Warlord and now rock god ...
Genghis Khan
If you happen to be visiting Ulan Bator in Mongolia, you could apparently catch a popular new rock-opera, Chinghis Khan. Like its hero, more familiarly known as Genghis Khan, it has swept all before it. I just hope it's better - how could it possibly be worse? - than a notorious 1956 movie, The Conqueror, in which John Wayne played the Mongolian warlord. This led to one priceless exchange in which, after Susan Hayward's Tartar princess had lunged at him with a knife, Wayne riposted "You're beautiful in your wrath!"
But the popularity of Mongolia's big rock-opera, humanising a man who murdered around 40 million people, raises a fascinating question: does music have the capacity to sanitise monsters? I'd say, on the historical evidence, it does. The first opera based on a historical subject was Monteverdi's The Coronation of Poppea in 1643. The work itself nakedly rejoices in its amoral heroine's rise to the status of empress of Rome. One of its big duets also has Nero celebrating the death of Seneca with wine and song. Villainy triumphs and, even today, audiences come out feeling they have had an uplifting experience.

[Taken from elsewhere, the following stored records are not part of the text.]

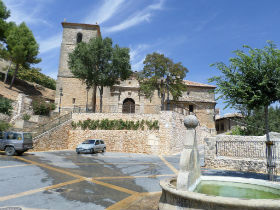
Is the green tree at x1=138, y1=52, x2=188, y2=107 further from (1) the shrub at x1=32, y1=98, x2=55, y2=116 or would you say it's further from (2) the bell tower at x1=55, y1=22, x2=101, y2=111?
(1) the shrub at x1=32, y1=98, x2=55, y2=116

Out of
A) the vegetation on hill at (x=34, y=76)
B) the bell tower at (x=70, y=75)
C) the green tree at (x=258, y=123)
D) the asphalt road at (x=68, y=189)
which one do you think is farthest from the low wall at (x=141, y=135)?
the vegetation on hill at (x=34, y=76)

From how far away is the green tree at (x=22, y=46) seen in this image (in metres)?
28.8

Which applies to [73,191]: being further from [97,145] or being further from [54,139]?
[54,139]

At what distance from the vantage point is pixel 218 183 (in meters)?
5.32

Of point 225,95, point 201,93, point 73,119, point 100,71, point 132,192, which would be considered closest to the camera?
point 132,192

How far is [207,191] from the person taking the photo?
4.67 m

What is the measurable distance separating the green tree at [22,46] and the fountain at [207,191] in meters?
31.3

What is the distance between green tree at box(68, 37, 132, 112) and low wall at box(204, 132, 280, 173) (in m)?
13.8

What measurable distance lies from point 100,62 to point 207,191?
65.9 feet

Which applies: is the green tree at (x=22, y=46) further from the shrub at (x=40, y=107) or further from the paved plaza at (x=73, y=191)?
the paved plaza at (x=73, y=191)

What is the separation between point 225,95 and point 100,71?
1654cm

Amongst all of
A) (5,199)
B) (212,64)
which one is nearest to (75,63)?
(212,64)

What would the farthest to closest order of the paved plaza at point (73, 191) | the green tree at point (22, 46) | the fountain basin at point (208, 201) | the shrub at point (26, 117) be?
1. the green tree at point (22, 46)
2. the shrub at point (26, 117)
3. the paved plaza at point (73, 191)
4. the fountain basin at point (208, 201)

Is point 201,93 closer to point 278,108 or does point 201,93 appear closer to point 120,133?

Modern musicals and rock-operas have also played their part in glamorising evil. Chicago, still packing them in, is a tuneful tribute to a murderess. And the Andrew Lloyd Webber-Tim Rice show, Evita, which takes as its heroine Eva Peron, is about to be revived at the Adelphi. There is little doubt that Eva Peron had charisma or that she and her husband, Juan, did much for Argentina's workers. But the Peron regime also bankrupted the country, destroyed the supreme court, took over radio stations and newspapers and borrowed the techniques of Franco, Mussolini and Stalin. But, hey folks, it's only a musical so what the hell?
The moral seems to be that in any form of musical entertainment - be it straight opera or rock opera - you can get away with murder. And, much as I love The Producers, the idea that you could offend a mass audience with a Hitlerian musical now begins to look a bit dated: indeed a recent edition of the satirical spoof, Forbidden Broadway, pointed out just how many New York musicals depended on a re-creation of 30s fascism. So maybe the Mongolians, in suggesting that Genghis Khan wasn't such a bad chap after all, are not doing anything revolutionary. In fact, you could say they're simply dedicated followers of decadent Western fashion.